I’m using PyFlink (1.18v) on Kubernetes pods and want to ensure that checkpointing is enabled so that if a pod restarts, the process continues from the last checkpoint. I have configured checkpointing to write to an AWS S3 bucket, and it appears to be working.

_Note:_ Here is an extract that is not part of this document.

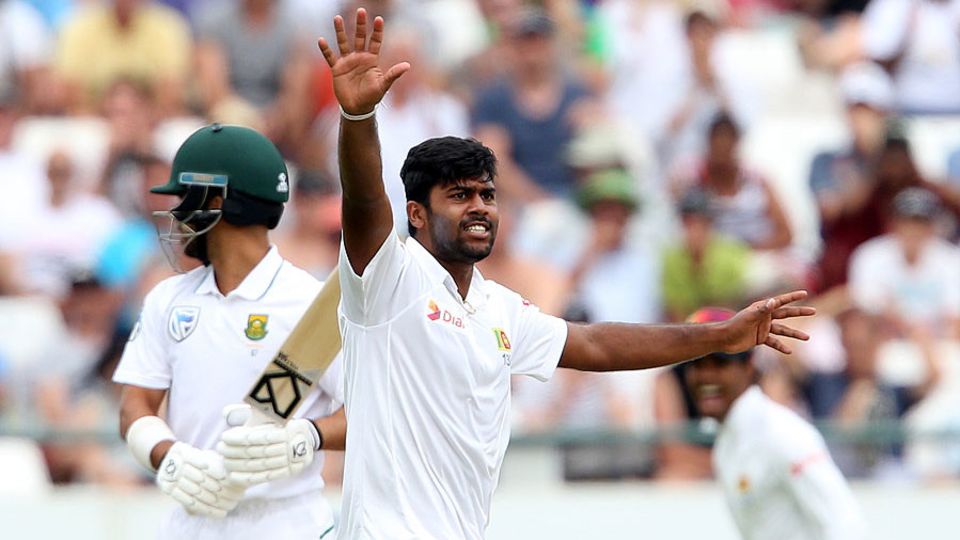Lahiru Kumara appeals for the wicket of JP Duminy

However, after killing a pod, the process does not resume from the last checkpoint, leading to missing data in the Kafka stream after the pod restarts.
How can I resolve this issue?
Code:
# Set up the streaming execution environment
env = StreamExecutionEnvironment.get_execution_environment()
env.set_parallelism(1)
env.set_stream_time_characteristic(TimeCharacteristic.EventTime)
# checkpoint
env.enable_checkpointing(60*1000, CheckpointingMode.AT_LEAST_ONCE)

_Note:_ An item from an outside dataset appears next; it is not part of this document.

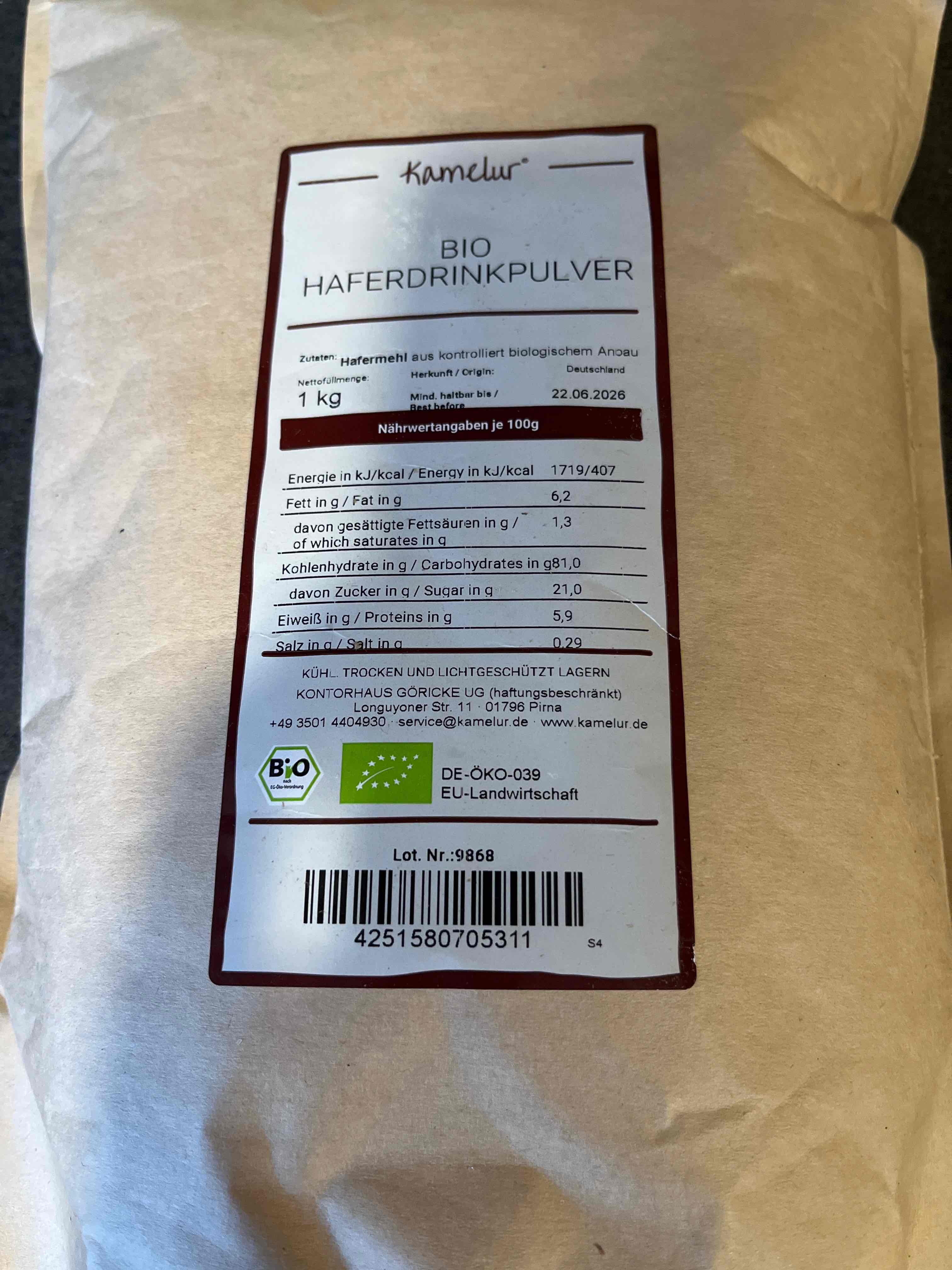 Haferdrinkpulver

# Configure the checkpoint storage to S3
s3_checkpoint_path = CheckpointStorage("s3://xxx/flink-checkpoints")
env.get_checkpoint_config().set_checkpoint_storage(s3_checkpoint_path)

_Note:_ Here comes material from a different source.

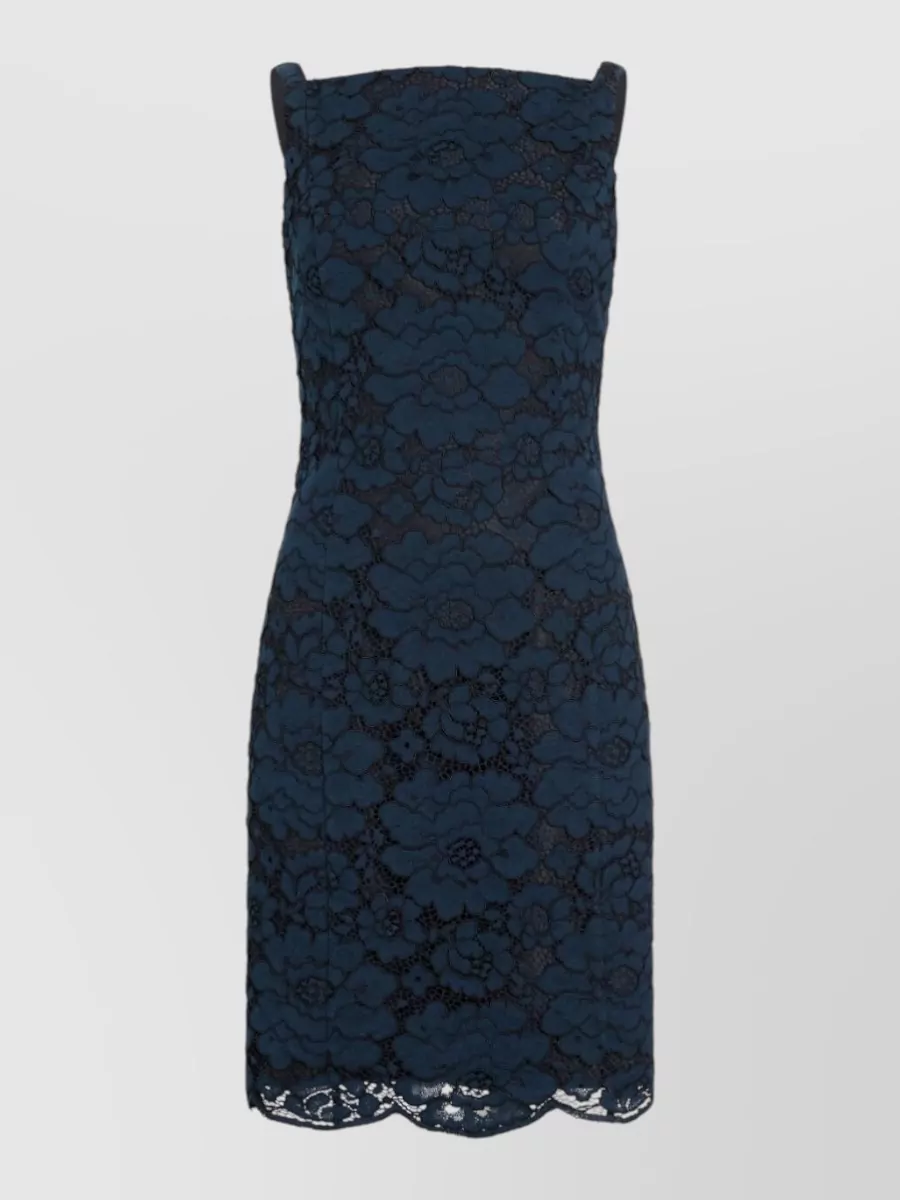 Patou floral lace square neck sleeveless knee-length dress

# Define Kafka consumer properties
kafka_consumer_properties = {
"bootstrap.servers": self.kafka_host,
"group.id": "xxx_group",
"security.protocol": "PLAINTEXT"
}
# Create a Kafka consumer
kafka_consumer = FlinkKafkaConsumer(
topics=[
"topic-1",
"topic-2"
],
deserialization_schema=SimpleStringSchema(),
properties=kafka_consumer_properties
)
kafka_consumer.set_commit_offsets_on_checkpoints(True)
kafka_consumer.set_start_from_latest()
watermark_strategy = (
WatermarkStrategy.for_monotonous_timestamps().with_timestamp_assigner(
self.CustomTimestampAssigner()
)
)
# Add the Kafka consumer as a source to the Flink job
stream = env.add_source(kafka_consumer)
.map(self._decrypt_and_unpickle_message)
.filter(lambda x: x is not None)
.map(self.NormalizeMap(self))
.assign_timestamps_and_watermarks(watermark_strategy)
.key_by(lambda record: record.get("_dwh_table_name"), key_type=Types.STRING())
.window(TumblingEventTimeWindows.of(Time.minutes(1)))
.process(self.Sink(self))
stream.print()
# Execute the Flink job
env.execute("Kafka Flink Streaming Job")